Morceaux choisis extraits d’un texte d’analyse de la séquence politique nationale actuelle, produit par le Groupe Révolutionnaire Charlatan

L’ensemble, bien plus long, est publié sur lundi matin.

La « gauche » ne représente plus que l’amas mou des gens qui ne sont pas tombés dans l’hystérie raciste et sécuritaire depuis 2015, et qui voudraient qu’on les félicite pour cela.

Quand on aura usé jusqu’à la moelle les tentatives d’union et les déclarations geignardes, se révolter ne sera plus que le geste désespéré des mauvais joueurs n’assumant pas de perdre à ce jeu auquel ils ont tant voulu jouer. Il n’y a pas pire perspective qu’une révolte désespérée “pour la démocratie”, appropriée par les partis réformistes au nom de la restauration d’un ordre parlementaire bourgeois.

Ce qui nous importe à nous, révolutionnaires, n’est pas de redresser cette trajectoire mortelle sur laquelle la gauche s’est joyeusement engagée : c’est d’y réchapper, premièrement, et de faire émerger, même de manière limitée, même au milieu du raz-de-marée autoritaire, des mots d’ordres émancipateurs.

La puissance de mobilisation de LFI est-elle le fruit d’un piège dans lequel elle est elle-même tombée ? Si leur stratégie politique se résume, au fond, à de la pure représentation, à la recherche d’une “part de marché” de l’opinion à conquérir, n’est-ce-pas car la structuration mentale par la marchandise touche l’électeur de gauche comme celui de droite ?

Le vote Mélenchon est ici le vote de ceux qui souhaitent des professions agréables et un cadre de vie préservé, quelques nouveautés progressistes, et le tout si possible sans trop d’efforts. Bref, que tout change pour que rien ne change.

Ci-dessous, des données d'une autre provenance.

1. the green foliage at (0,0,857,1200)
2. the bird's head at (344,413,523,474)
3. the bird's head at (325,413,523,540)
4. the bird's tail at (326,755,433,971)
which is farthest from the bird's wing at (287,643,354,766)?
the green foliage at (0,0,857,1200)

Si les jeunes activistes et les vieux militants étaient obligés de regarder en face leur incapacité à prendre leurs convictions comme un combat ; si les classes d’encadrement étaient obligées d’admettre qu’il n’y aura pas de résurrection de l’État-providence ; si l’extrême gauche se faisait à l’idée que le programme de L’Avenir en Commun n’est que la réactualisation du vieux programme du PS ; si les syndicalistes admettaient qu’ils ne combattent plus que pour perdre, ou du moins pour amortir la défaite historique de leur classe ; bref, si tout le monde acceptait de voir la situation pour ce qu’elle est, il y aurait un cartel d’illusions perdues, comme au début du millénaire, plutôt qu’une grosse mystification confortable.

Le "bloc" électoral de gauche est une foule de solitaires cloisonnés derrière les murs dressés par l’idéologie et les conditions de la survie organisée sous le capitalisme. Tant que les murs ne seront pas tombés, ces personnes échoueront à se retrouver et à formuler une doctrine commune qui dépasse la pensée magique du vote. Tant que ces murs, si lourds et pesants, resteront debout, le "peuple de gauche” ne sera que ce troupeau d’imbéciles inquiets, convaincus qu’il suffit d’être en colère pour être cohérent.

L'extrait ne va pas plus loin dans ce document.